Shashank Manohar steps down as ICC chief, BCCI members delighted
Singapore Cricket Association's former president Imran Khwaja will be the interim ICC chairman
Shashank Manohar's couple of two-year terms as the International Cricket Council's first independent chairman that ended on Wednesday has expectedly brought a lot of joy to most BCCI members.
Singapore Cricket Association's former president Imran Khwaja will be the interim ICC chairman.
The eminent Nagpur lawyer was often viewed as being anti-BCCI. The first instance was when he quit as BCCI president in 2016 to become ICC chairman, a few months before the Supreme Court pronounced the implementation of sweeping changes recommended by the Justice Lodha Committee.
Manohar further upset BCCI members when he successfully renegotiated the 'Big Three' revenue sharing model that was initiated by N Srinivasan during his time as ICC chairman, with the Supreme Court-appointed Committee of Administrators running the affairs. Under that model, India would receive the biggest chunk of ICC's revenue followed by Australia and England. However, Manohar brought India's share down from $570m to $405m in the new model. Manohar's decision to keep BCCI away from powerful committees of the ICC like the Finance & Commercial Affairs also did not go down well.
'He diluted BCCI'
"BCCI is very happy that he [Manohar] has gone. He diluted BCCI at the ICC. It was BCCI who gave him that post and he worked against India's interests. No one likes him in the BCCI. I congratulate the new BCCI committee, who saw to it that Manohar does not continue for another term [which would have been his last]," BCCI's former secretary Niranjan Shah told mid-day.

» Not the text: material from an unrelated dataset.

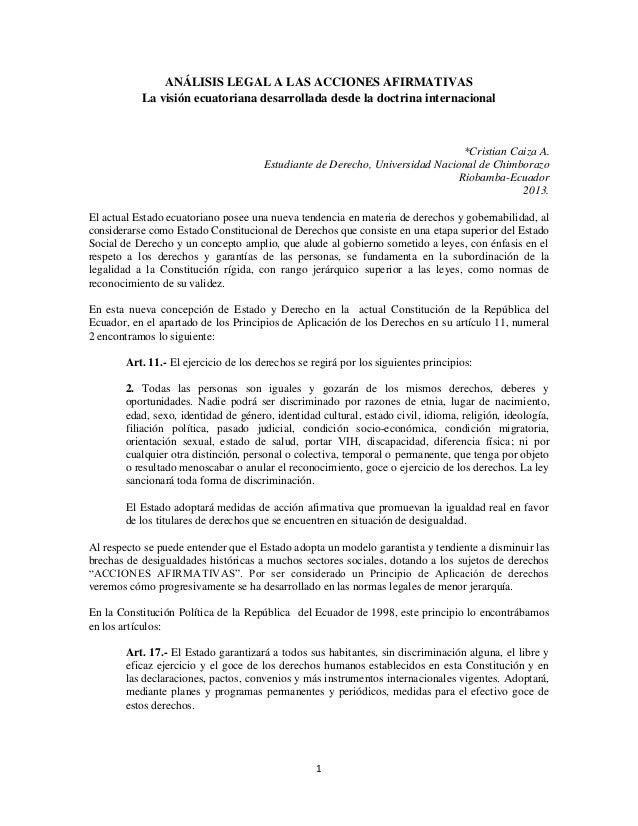 1 ANÁLISIS LEGAL A LAS ACCIONES AFIRMATIVAS La visión ecuatoriana desarrollada desde la doctrina internacional *Cristian C...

Former BCCI treasurer Ravi Savant felt Manohar was too firm in his views. "He would do whatever he felt was right and would never take people along," he said.
'Wrong to accuse him'
However, those close to Manohar, 62, said the veteran administrator worked in the interest of world cricket. "For the prime minister of a country, the nation's interest is his priority, and not just the state he belongs to. Similarly, when Manohar was elected as ICC chairman, his priority was to focus on the health of world cricket. It is wrong to accuse him of working against the BCCI. When Manohar was the BCCI president, the general body [in the 2016 SGM] had given him the mandate to reduce India's share by no more than 15 per cent in the larger interests of the game. The perceived figure [of $570m] was just on paper. The BCCI never received it. Would cricket grow worldwide if only two or three nations are strong on and off the field? Manohar has seen to it that cricket flourishes especially among minnow teams," said a source.